* **Trecho fornecido**:

* * *

Em 2002, Lula teve apenas 19,20% dos votos válidos no Nordeste no primeiro turno. No segundo turno, o petista saltou para 60%. E, a partir daí, o patamar de votação de quem era o candidato do PT à Presidência sempre girou em torno disso ou bem acima.
Na reeleição, em 2006, Lula teve no Nordeste 66,78% dos votos no primeiro turno e 77,13% no segundo. Dilma Rousseff se elegeu em 2010 com 61,62% dos votos nordestinos no primeiro e 70,58% no segundo turno. E, em 2014, ela se reelegeu com 59,69% e 71,69% dos votos da região, respectivamente.
Metodologia da pesquisa
O levantamento do Instituto Paraná Pesquisas ouviu, entre os dias 24 e 27 de julho, 2.020 eleitores com 16 anos ou mais em 156 municípios de 25 estados . A margem de erro é de dois pontos porcentuais para mais ou para menos. Nos dados regionais, a margem de erro é de 3,5% no Sudeste; 4,5% no Nordeste; e 6,0% nas regiões Norte/Centro-Oeste e Sul. O grau de confiança de toda a pesquisa é 95% – o que significa que, se o levantamento for realizado 100 vezes, em 95 os resultados estarão dentro das margens de erro.

* * *

* **Seção de dados**:
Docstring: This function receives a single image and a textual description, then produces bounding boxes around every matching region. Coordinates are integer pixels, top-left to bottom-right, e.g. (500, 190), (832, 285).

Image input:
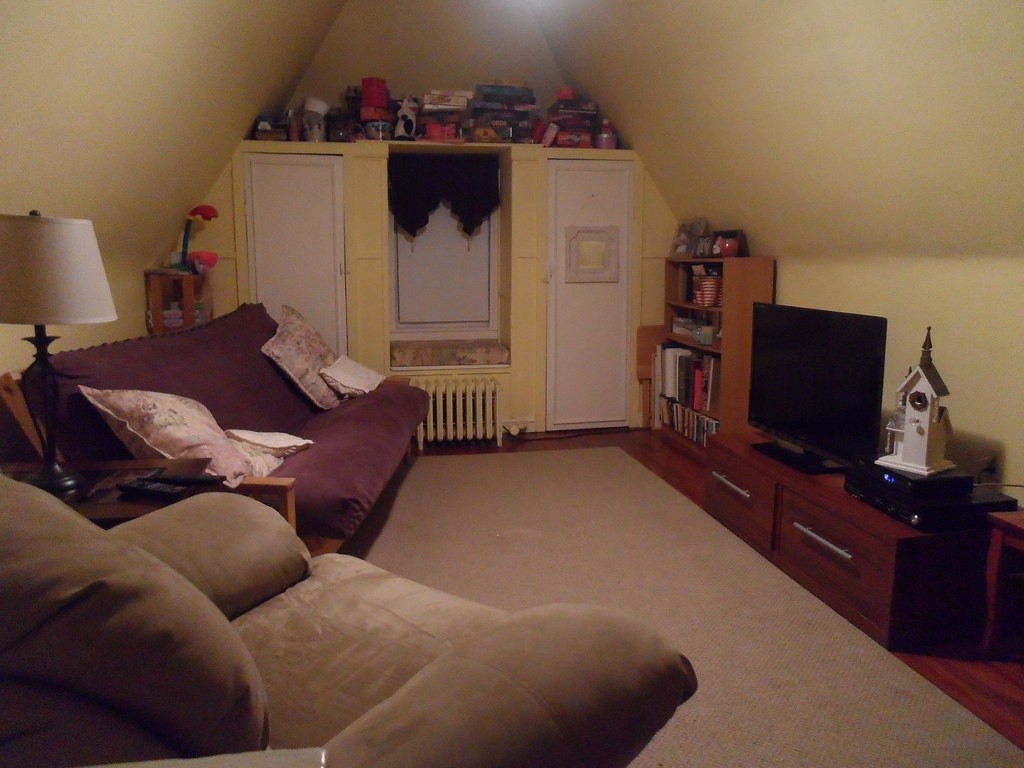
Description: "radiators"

(406, 377), (519, 451)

* * *

* **Suas instruções**: No trecho fornecido, acima, sobre a votação do PT no Nordeste, aparecem margens de erro regionais da pesquisa. Por favor, liste cada região com a respectiva margem.

* **Resposta correta**:
Sudeste: 3,5%
Nordeste: 4,5%
Norte/Centro-Oeste: 6,0%
Sul: 6,0%